**DIRECTIONS FOR THIS TASK**
Across the listing below, how many lines include the string "United"? Reply with the number alone.

**DATASET**
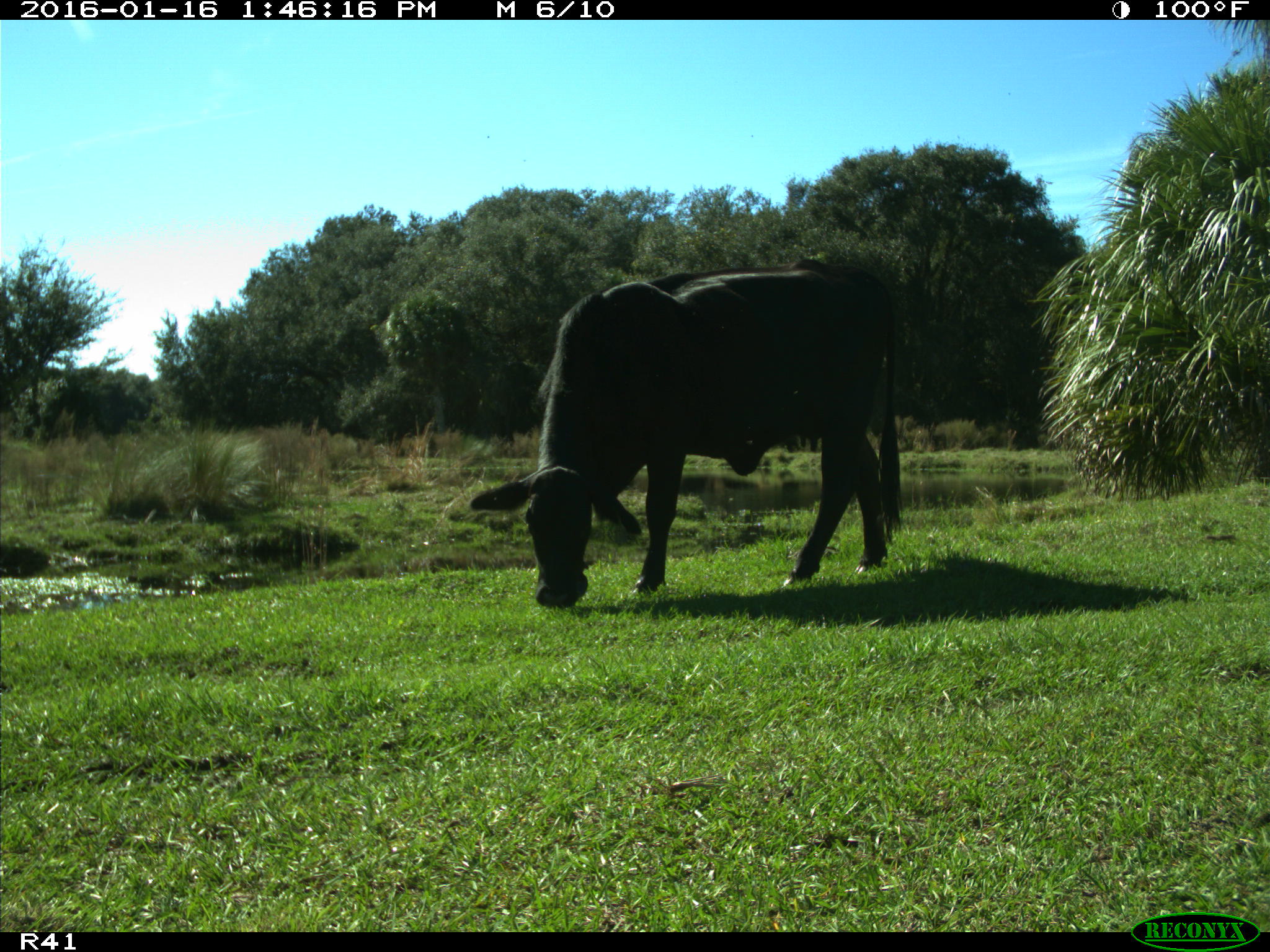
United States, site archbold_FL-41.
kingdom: Animalia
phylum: Chordata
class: Mammalia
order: Artiodactyla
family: Bovidae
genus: Bos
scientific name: Bos taurus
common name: domestic cow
Bos taurus (domestic cow).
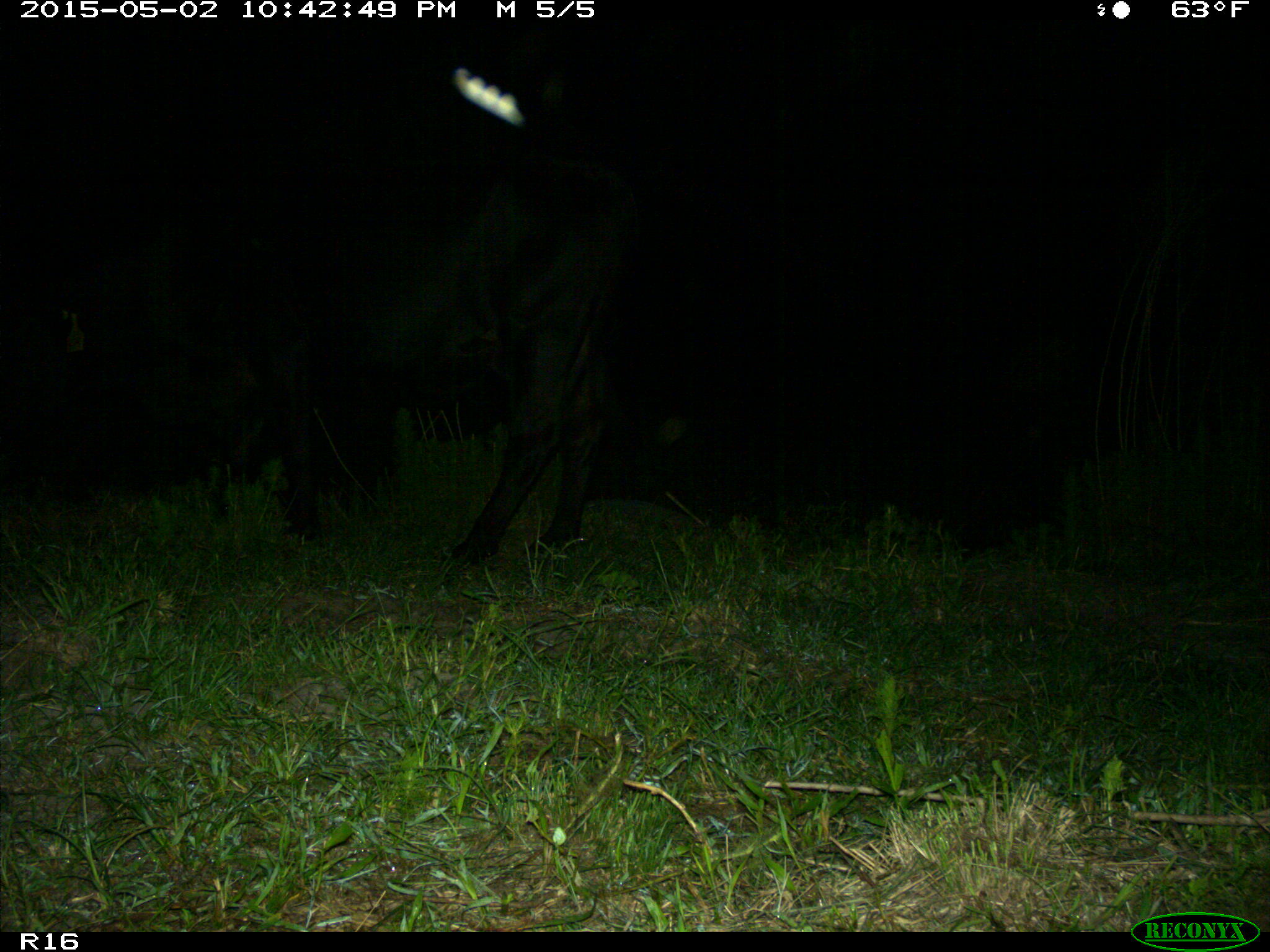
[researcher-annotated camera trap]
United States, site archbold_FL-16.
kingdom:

**PROBLEM SOLUTION**
2